With its economy already in deep mire, the last thing the Germany needs is a major corruption scandal involving Volkswagen, one of its largest and most prestigious carmakers. Yet, that is precisely what is happening. And, with Schröder already weak in the polls, a financial scandal that taints him is also exceedingly unwelcome.
After numerous rumours that something was amiss, the story itself broke late last month, which had Deutsche Welle on 1 July headlining: "VW Faces Bribery Scandal". Then, it was reported that the head of the general works council at Volkswagen had stepped down in the midst of an alleged bribery scandal.
This was a figure largely unknown in Britain, Klaus Volkert, who had been head of VW's general works council – one of the most powerful councils in Germany - since 1990. He also sat on the company's supervisory board and, in the 1990s, he was involved in the introduction of the four-day week in VW.
Yet, at the age of 62, he announced told workers he was resigning "due to reasons of age", which did nothing to dispel rumours that he was leaving his post in connection with a bribery scandal at VW's Skoda unit involving Skoda's former head of personnel, Helmut Schuster.
Suspicions were reinforced when Der Spiegel reported that internal auditors at VW were looking into allegations that Volkert and Schuster had been involved in a company that had been bidding to win a contract from Skoda.
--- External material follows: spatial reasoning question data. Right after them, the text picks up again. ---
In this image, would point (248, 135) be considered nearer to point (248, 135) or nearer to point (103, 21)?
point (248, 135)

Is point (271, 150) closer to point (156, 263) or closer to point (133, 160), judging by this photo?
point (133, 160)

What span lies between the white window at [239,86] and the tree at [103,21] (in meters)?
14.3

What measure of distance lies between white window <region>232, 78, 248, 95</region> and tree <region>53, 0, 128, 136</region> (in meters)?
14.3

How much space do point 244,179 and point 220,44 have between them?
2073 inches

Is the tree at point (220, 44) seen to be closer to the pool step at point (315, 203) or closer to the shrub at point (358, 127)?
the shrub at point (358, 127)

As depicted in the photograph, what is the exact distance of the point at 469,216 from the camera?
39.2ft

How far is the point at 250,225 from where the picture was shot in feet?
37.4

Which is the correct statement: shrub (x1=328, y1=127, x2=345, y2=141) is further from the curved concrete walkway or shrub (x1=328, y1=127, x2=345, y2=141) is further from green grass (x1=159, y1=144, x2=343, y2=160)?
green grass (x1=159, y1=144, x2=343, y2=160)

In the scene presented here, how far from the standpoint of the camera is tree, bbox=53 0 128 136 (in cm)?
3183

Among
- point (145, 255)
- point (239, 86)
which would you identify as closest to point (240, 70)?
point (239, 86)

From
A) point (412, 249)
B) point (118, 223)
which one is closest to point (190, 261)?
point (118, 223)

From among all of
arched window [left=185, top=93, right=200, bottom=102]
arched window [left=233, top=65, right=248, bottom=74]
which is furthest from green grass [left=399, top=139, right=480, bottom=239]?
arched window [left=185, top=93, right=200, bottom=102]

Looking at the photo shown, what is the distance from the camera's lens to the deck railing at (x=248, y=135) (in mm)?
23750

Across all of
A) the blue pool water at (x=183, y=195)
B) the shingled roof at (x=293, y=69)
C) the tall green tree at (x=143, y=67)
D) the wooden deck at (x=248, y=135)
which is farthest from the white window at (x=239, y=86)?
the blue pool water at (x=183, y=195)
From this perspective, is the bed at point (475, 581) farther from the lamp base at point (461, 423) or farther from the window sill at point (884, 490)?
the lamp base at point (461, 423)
Schuster, who had already resigned in May, was being investigated by prosecutors on allegations he had received bribes from potential suppliers.
CEO Bernd Pischetsrieder immediately promised a full investigation of the allegations against other VW employees and complete cooperation with the judiciary. However, then the German economic magazine, Wirtschaftwoche, pitched in. It claimed that the Skoda bribery scandal had much wider implications and that Volkert's resignation was by no means the end of the affair. The magazine also claimed that certain politicians, including the former president of Lower Saxony, Sigmar Gabriel, and Schröder, were aware of the wrongdoings in the Skoda unit.
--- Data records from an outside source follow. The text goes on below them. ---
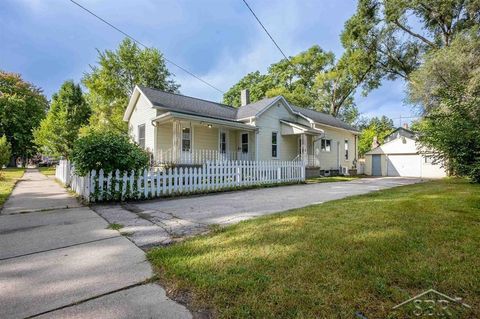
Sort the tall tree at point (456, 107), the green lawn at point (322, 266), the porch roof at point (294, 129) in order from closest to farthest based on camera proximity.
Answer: the green lawn at point (322, 266) → the tall tree at point (456, 107) → the porch roof at point (294, 129)

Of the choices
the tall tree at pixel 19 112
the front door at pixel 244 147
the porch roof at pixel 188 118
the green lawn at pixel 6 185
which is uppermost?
the tall tree at pixel 19 112

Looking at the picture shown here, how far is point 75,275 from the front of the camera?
8.70 feet

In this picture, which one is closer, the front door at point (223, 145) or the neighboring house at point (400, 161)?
the front door at point (223, 145)

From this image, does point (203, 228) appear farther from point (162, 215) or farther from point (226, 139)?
point (226, 139)

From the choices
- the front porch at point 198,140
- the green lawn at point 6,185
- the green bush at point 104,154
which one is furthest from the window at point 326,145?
the green lawn at point 6,185

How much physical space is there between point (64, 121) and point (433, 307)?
27.9 metres

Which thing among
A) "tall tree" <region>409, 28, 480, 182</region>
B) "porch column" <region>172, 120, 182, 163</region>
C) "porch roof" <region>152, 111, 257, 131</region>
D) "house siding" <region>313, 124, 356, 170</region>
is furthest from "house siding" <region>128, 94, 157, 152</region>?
"tall tree" <region>409, 28, 480, 182</region>

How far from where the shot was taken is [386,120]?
59844 millimetres

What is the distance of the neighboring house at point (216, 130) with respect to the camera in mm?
13203

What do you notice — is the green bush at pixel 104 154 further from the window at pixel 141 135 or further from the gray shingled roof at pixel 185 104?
the window at pixel 141 135

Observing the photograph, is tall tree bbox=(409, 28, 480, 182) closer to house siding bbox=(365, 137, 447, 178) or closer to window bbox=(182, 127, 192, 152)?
house siding bbox=(365, 137, 447, 178)

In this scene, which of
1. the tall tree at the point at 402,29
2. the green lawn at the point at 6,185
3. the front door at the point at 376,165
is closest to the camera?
the green lawn at the point at 6,185

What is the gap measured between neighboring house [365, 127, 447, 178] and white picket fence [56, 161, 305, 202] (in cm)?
1501

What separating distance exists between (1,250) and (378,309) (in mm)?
4588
By 5 June, Deutsche Welle was reporting that the scandal was deepening, as accusations kept piling up. The company was also reportedly putting certain expansion plans on ice while rumours of further resignations abounded.
Amongst the new accusations was the claim that VW staff had set up a global network of six front companies to get supply contracts, and that former staff had sought "kickbacks" for work in India and Angola. German newspapers had been reporting that the scandal had caused VW chairman Bernd Pischetsrieder to postpone making a decision on the planned construction of a new factory in India, as well as an assembly plant in Angola.
Then, the German state of Lower Saxony called for investigators to get to the bottom of the allegations and VW called in auditors KPMG to review the matter. "There apparently was criminal energy at work and that's why it is very important that the audit runs parallel to the investigations of the Brunswick state prosecutor's office," said Lower Saxony economics minister, Walter Hirche, also a member of VW's supervisory board.
For Lower Saxony, the issue was doubly embarrassing as the länd owns around 18 percent of Volkswagen and now the magazine Wirtschaftswoche was claiming that the works council chief, Klaus Volkert was simply the "tip of the iceberg". More resignations - including that of VW's head of personnel and overseer of the German government's economic reforms, Peter Hartz - would follow.
Joining in the fray came Reuters, citing VW as declining to discuss a report by Germany's Sueddeutsche Zeitung that the company for years had offered improper inducements to senior labour representatives in return for their support on key issues.
Then The Financial Times Deutschland came into play, citing a "press source" claiming that Peter Hartz had ordered a budget to be allocated to the works council, partly for business travel, but that use of the budget had not been controlled. The newspaper Sueddeutsche Zeitung was more graphic, accusing Volkswagen's management board of paying for "pleasure trips" to Brazil and other countries, which included visits to prostitutes, for the leaders of the works council.
Hartz was reported to have clearly instructed the human resources department to support works council head Klaus Volkert in the organisation of foreign travel, and not to examine whether the journeys were necessary for the functions of the works council. A management source has said that, furthermore, this budget "was not controlled subsequently in the course of the provision of accounts."
Coming right up to date, Die Welt is reporting that German prosecutors are focusing their attention on a VW plant project in India, suggesting that an unnamed VW employee received about €3 million from the Indian city of Visakhapatnam in the province of Andra Pradesh, where VW had planned to set up a factory for trucks and buses. At that time, the province was one of several competing as a site for the VW project, the newspaper said.
This had the New York Times (from this site), reminding us that Schröder had once sat on Volkswagen's supervisory board and, with the company "up to its axles in a bribery and corruption scandal", this could harm the chancellor's election plans.
Not least, the "VW affair" has become fodder in Germany's heated political debate with the Christian Democrats seizing on the issue as typifying Germany's dangerously outdated industrial policies. Whether true or not, the scandal is set to dominate the headlines in Germany for months to come, right into the autumn when the German general election is expected to be held.